• [Passage given]

* * * * * * *

FORWARD-LOOKING STATEMENTS
This report on Form 10-Q includes “forward-looking statements” within the meaning of Section 27A of the U.S. Securities Act of 1933, as amended, and Section 21E of the U.S. Securities Exchange Act of 1934, as amended. All statements other than statements of historical facts included in this report regarding our financial position, business strategy, backlog, plans and objectives of management for future operations, foreign currency requirements, industry conditions, and indebtedness covenant compliance are forward-looking statements. When used in this report, the words “anticipate,” “believe,” “estimate,” “expect,” “intend,” “may,” “plan,” “project,” “should” and similar expressions are intended to be among the statements that identify forward-looking statements. Although we believe that the expectations reflected in such forward-looking statements are reasonable, we cannot assure you that such expectations will prove to be correct. We have identified factors that could cause actual plans or results to differ materially from those included in any forward-looking statements. These factors include those referenced or described in “Item 1A. Risk Factors” of Part II included herein, and in our other filings with the U.S. Securities and Exchange Commission (“SEC”). We cannot control such risks and uncertainties, and in many cases, we cannot predict the risks and uncertainties that could cause our actual results to differ materially from those indicated by the forward-looking statements. You should consider these risks and uncertainties when you are evaluating us.
EXECUTIVE OVERVIEW
We are a leading offshore drilling contractor for the oil and gas industry. We perform contract drilling services with our fleet of 62 offshore drilling units located worldwide, including the U.S. Gulf of Mexico, the Middle East, India, Mexico, the North Sea, Brazil, and West Africa.

* * * * * * *

• [Dataset records]
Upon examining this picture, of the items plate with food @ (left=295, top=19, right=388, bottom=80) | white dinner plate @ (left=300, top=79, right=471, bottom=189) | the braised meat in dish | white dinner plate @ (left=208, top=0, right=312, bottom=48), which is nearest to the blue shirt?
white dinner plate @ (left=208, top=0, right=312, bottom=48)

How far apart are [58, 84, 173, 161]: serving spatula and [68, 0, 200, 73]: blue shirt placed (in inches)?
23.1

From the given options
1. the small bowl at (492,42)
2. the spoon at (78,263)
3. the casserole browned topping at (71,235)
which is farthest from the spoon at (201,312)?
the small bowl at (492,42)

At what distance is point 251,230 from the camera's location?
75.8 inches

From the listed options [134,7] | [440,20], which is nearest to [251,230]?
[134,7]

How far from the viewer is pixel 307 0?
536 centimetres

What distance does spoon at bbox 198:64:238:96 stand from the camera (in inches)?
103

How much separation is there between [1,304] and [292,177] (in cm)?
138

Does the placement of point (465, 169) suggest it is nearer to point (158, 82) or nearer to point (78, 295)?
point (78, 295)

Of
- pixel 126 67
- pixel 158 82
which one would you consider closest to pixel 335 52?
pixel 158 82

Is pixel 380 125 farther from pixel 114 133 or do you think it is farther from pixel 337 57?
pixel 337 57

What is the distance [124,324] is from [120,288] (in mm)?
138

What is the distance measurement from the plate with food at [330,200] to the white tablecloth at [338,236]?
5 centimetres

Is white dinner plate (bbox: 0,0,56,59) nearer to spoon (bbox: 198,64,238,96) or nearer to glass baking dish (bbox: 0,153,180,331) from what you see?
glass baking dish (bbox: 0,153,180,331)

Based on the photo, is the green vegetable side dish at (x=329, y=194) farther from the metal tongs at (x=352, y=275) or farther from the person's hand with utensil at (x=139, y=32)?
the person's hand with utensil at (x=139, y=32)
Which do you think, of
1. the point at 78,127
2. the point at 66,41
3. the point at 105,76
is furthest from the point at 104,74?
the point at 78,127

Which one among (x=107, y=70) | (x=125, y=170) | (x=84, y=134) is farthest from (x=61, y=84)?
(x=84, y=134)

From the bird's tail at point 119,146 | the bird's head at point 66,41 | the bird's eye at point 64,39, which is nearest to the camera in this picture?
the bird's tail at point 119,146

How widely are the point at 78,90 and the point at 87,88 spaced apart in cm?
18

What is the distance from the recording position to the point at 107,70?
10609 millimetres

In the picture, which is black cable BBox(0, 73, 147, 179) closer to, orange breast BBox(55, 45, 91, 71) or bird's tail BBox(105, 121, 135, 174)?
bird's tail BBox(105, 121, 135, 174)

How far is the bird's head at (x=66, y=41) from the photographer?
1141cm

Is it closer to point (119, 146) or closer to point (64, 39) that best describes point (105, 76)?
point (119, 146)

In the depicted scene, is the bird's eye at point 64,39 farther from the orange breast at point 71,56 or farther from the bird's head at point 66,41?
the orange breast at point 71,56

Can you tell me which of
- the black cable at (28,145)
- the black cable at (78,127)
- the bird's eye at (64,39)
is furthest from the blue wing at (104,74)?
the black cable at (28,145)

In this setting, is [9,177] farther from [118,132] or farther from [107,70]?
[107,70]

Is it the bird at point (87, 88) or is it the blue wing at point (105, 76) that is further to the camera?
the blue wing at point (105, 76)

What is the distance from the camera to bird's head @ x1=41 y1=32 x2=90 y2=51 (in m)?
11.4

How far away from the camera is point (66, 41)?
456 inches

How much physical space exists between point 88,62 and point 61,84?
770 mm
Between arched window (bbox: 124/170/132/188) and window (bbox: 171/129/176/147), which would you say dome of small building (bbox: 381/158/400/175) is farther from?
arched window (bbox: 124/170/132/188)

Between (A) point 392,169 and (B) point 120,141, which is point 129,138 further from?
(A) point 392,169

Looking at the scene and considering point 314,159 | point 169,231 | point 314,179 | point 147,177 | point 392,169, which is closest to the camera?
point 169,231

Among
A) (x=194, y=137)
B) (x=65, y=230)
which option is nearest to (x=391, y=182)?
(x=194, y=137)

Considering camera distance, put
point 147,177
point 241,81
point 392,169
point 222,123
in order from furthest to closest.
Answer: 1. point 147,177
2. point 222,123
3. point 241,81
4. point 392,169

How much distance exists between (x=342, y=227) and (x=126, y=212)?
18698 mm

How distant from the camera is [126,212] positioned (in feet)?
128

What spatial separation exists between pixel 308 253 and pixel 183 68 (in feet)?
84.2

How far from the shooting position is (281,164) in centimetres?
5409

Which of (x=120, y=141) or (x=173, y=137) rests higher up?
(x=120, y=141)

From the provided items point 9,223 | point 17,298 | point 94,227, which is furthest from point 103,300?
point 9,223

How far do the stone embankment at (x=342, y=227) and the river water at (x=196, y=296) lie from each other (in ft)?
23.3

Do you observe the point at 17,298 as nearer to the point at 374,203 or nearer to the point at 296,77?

* * * * * * *

• [Task list]
- 1) In the drilling company's report excerpt, rewrite the stretch from "EXECUTIVE OVERVIEW" through "and West Africa.", changing "West Africa" to "East Africa".
- 2) Carry the drilling company's report excerpt forward from its final sentence.

• [Results of the tasks]
- 1)
EXECUTIVE OVERVIEW
We are a leading offshore drilling contractor for the oil and gas industry. We perform contract drilling services with our fleet of 62 offshore drilling units located worldwide, including the U.S. Gulf of Mexico, the Middle East, India, Mexico, the North Sea, Brazil, and East Africa.

- 2)
In the second quarter of 2008, we recognized net income of $376 million, or $1.40 per diluted share, on total revenues of $813 million. The average dayrate across our worldwide fleet increased to $167,002 from $163,772 in the first quarter of 2008. Fleetwide average utilization was 90 percent in the second quarter of 2008 as compared to 94 percent in the prior quarter. Daily contract drilling services costs increased to $54,674 for the second quarter of 2008 from $48,434 for the first quarter. As a result, our contract drilling services margin decreased to 67.3 percent from 70.4 percent in the first quarter of 2008.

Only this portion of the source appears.